The full data, repeated exactly, is the only answer needed.

→ Caption-style text data
====
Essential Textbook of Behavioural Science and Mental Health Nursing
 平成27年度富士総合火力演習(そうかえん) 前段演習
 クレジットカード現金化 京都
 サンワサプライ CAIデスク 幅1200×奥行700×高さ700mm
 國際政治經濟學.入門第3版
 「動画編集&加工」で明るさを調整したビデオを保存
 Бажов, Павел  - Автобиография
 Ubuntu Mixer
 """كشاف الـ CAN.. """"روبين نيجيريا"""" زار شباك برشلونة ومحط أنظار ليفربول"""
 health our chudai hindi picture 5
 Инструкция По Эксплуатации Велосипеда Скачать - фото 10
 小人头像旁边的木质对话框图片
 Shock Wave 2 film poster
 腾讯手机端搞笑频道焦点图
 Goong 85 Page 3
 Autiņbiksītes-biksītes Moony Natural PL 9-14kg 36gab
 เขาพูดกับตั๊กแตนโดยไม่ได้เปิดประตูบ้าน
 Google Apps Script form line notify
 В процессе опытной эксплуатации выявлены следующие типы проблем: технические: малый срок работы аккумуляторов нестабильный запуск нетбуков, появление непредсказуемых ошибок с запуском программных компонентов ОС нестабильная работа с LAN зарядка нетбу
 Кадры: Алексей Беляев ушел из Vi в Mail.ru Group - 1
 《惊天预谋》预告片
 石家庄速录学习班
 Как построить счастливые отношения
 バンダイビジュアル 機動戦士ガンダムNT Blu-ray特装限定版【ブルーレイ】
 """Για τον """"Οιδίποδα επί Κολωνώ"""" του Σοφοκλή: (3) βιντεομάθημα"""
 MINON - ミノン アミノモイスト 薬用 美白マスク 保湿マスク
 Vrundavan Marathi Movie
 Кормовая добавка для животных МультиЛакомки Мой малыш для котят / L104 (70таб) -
====
→ Response to the task
Essential Textbook of Behavioural Science and Mental Health Nursing
 平成27年度富士総合火力演習(そうかえん) 前段演習
 クレジットカード現金化 京都
 サンワサプライ CAIデスク 幅1200×奥行700×高さ700mm
 國際政治經濟學.入門第3版
 「動画編集&加工」で明るさを調整したビデオを保存
 Бажов, Павел  - Автобиография
 Ubuntu Mixer
 """كشاف الـ CAN.. """"روبين نيجيريا"""" زار شباك برشلونة ومحط أنظار ليفربول"""
 health our chudai hindi picture 5
 Инструкция По Эксплуатации Велосипеда Скачать - фото 10
 小人头像旁边的木质对话框图片
 Shock Wave 2 film poster
 腾讯手机端搞笑频道焦点图
 Goong 85 Page 3
 Autiņbiksītes-biksītes Moony Natural PL 9-14kg 36gab
 เขาพูดกับตั๊กแตนโดยไม่ได้เปิดประตูบ้าน
 Google Apps Script form line notify
 В процессе опытной эксплуатации выявлены следующие типы проблем: технические: малый срок работы аккумуляторов нестабильный запуск нетбуков, появление непредсказуемых ошибок с запуском программных компонентов ОС нестабильная работа с LAN зарядка нетбу
 Кадры: Алексей Беляев ушел из Vi в Mail.ru Group - 1
 《惊天预谋》预告片
 石家庄速录学习班
 Как построить счастливые отношения
 バンダイビジュアル 機動戦士ガンダムNT Blu-ray特装限定版【ブルーレイ】
 """Για τον """"Οιδίποδα επί Κολωνώ"""" του Σοφοκλή: (3) βιντεομάθημα"""
 MINON - ミノン アミノモイスト 薬用 美白マスク 保湿マスク
 Vrundavan Marathi Movie
 Кормовая добавка для животных МультиЛакомки Мой малыш для котят / L104 (70таб) -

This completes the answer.